Objetivo proposto 1
Indique se cada afirmação está de acordo com o texto sobre a crise política, respondendo sim ou não e citando as palavras do texto que o comprovam: (a) A Spinumviva foi criada em 2021 e já não se encontra em atividade. (b) O PCP anunciou uma moção de censura. (c) Joaquim Miranda Sarmento prestou as suas declarações na SIC.
Objetivo proposto 2
Enumere todos os partidos políticos mencionados no texto sobre a crise política.

Em menos de três horas, o novo episódio de crise política ficou, aparentemente, resolvido. Pelo menos, por agora. Às 20h, o primeiro-ministro anunciou que apresentaria uma moção de confiança se a oposição, sobretudo o PS, não se der por satisfeita com todos os esclarecimentos que considera ter dado sobre a empresa da sua família – a Spinumviva, que criou em 2021 e continua em atividade -, mas a sucessão de posições dos partidos, com o PCP a anunciar uma moção de censura e o PS a dizer que a rejeita, levou o Governo a recuar.
“O chumbo de duas moções de censura significa que o Parlamento entende que o Governo pode continuar a governar e, nesse sentido, não há uma necessidade ou uma justificação para uma moção de confiança“, admitiu o ministro de Estado e das Finanças, Joaquim Miranda Sarmento, na RTP, lembrando que, há uma semana, o Parlamento rejeitou a moção de censura apresentada pelo Chega. Foi um dos vários ministros que, depois da comunicação de Montenegro, se dividiram pelos canais televisivos em defesa do primeiro-ministro e em ataques ao PS.

Entradas
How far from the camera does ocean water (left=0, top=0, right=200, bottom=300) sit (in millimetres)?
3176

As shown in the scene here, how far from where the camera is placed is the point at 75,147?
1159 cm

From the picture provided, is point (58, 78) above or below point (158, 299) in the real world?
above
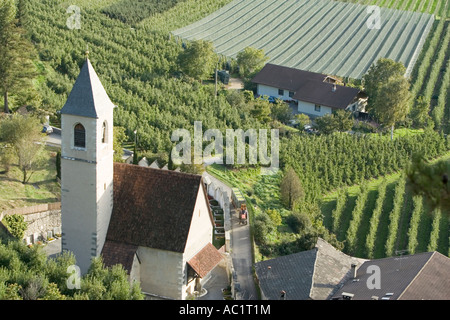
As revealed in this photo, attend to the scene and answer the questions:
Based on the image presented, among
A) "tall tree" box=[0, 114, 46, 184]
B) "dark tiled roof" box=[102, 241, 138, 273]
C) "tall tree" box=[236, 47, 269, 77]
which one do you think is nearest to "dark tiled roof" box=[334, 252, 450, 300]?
"dark tiled roof" box=[102, 241, 138, 273]

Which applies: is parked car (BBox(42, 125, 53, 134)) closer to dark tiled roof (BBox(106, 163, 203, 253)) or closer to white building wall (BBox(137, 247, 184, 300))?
dark tiled roof (BBox(106, 163, 203, 253))

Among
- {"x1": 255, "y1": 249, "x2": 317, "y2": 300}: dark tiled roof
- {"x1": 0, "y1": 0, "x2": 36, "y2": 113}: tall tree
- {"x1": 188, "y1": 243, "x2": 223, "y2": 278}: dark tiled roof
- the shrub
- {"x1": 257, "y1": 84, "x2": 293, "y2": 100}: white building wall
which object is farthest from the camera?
{"x1": 257, "y1": 84, "x2": 293, "y2": 100}: white building wall

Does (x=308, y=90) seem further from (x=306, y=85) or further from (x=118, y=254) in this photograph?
(x=118, y=254)

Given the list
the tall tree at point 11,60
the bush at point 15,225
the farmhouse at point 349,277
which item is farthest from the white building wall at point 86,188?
the tall tree at point 11,60

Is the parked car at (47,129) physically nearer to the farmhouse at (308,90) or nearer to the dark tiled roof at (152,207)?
the dark tiled roof at (152,207)
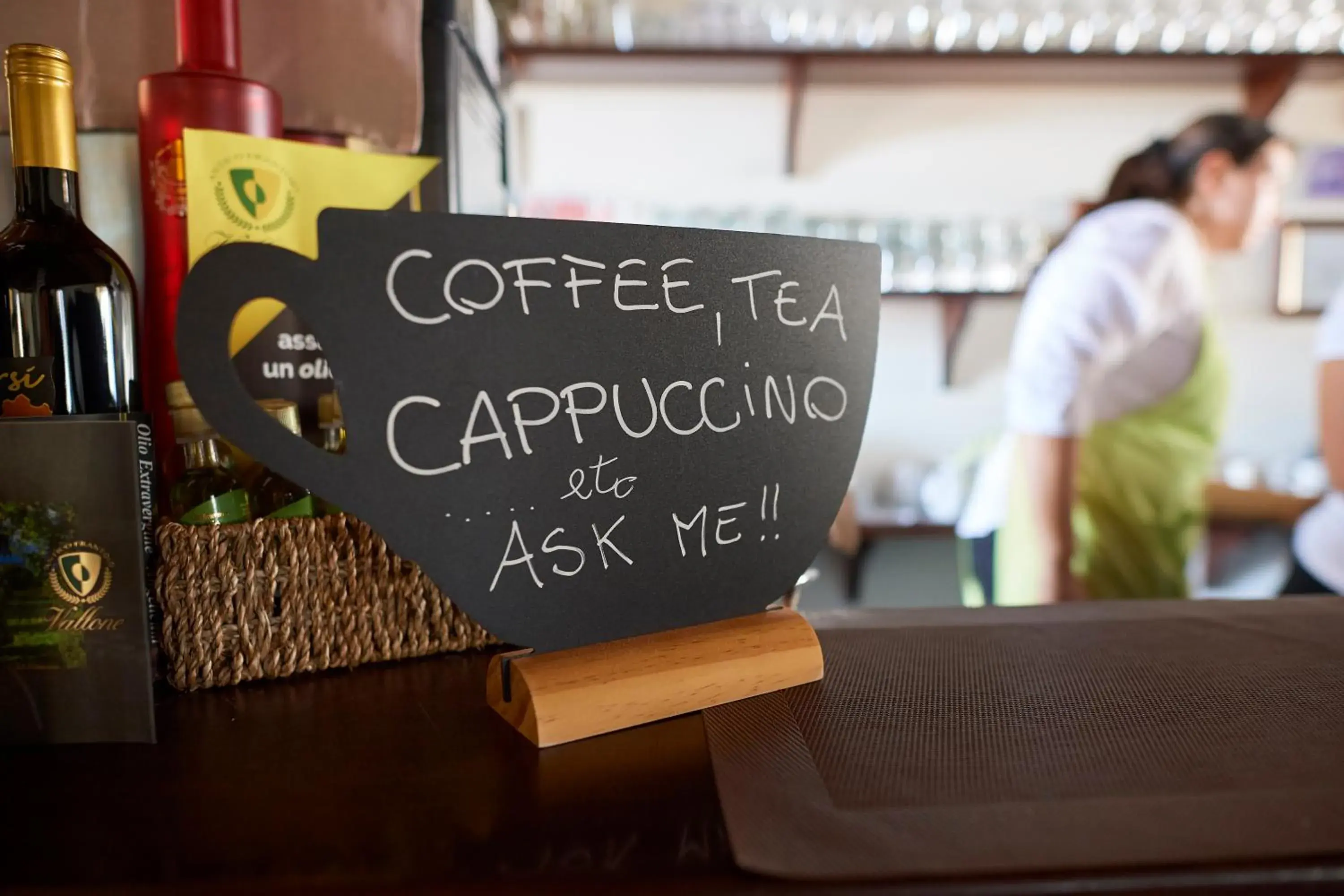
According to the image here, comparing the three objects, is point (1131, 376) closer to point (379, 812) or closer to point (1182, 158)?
point (1182, 158)

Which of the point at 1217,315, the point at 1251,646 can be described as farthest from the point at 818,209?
the point at 1251,646

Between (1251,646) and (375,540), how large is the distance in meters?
0.54

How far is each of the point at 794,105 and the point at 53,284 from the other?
205 centimetres

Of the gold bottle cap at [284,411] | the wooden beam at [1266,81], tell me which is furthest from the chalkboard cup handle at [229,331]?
the wooden beam at [1266,81]

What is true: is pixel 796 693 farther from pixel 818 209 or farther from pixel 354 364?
pixel 818 209

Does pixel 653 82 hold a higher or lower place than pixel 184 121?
higher

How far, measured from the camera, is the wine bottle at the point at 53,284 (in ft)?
1.41

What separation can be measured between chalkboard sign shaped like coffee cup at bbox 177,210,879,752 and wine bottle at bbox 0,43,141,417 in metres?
0.17

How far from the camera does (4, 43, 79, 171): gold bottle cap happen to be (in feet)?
1.34

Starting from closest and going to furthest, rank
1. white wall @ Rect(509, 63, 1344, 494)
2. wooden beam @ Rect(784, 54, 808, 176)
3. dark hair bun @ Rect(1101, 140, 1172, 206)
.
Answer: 1. dark hair bun @ Rect(1101, 140, 1172, 206)
2. wooden beam @ Rect(784, 54, 808, 176)
3. white wall @ Rect(509, 63, 1344, 494)

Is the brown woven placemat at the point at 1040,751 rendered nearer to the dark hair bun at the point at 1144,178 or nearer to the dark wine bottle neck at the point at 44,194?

Resolução detalhada 1
(a) Não: "que criou em 2021 e continua em atividade".
(b) Sim: "com o PCP a anunciar uma moção de censura".
(c) Não: "Joaquim Miranda Sarmento, na RTP".

Resolução detalhada 2
PS, PCP, Chega.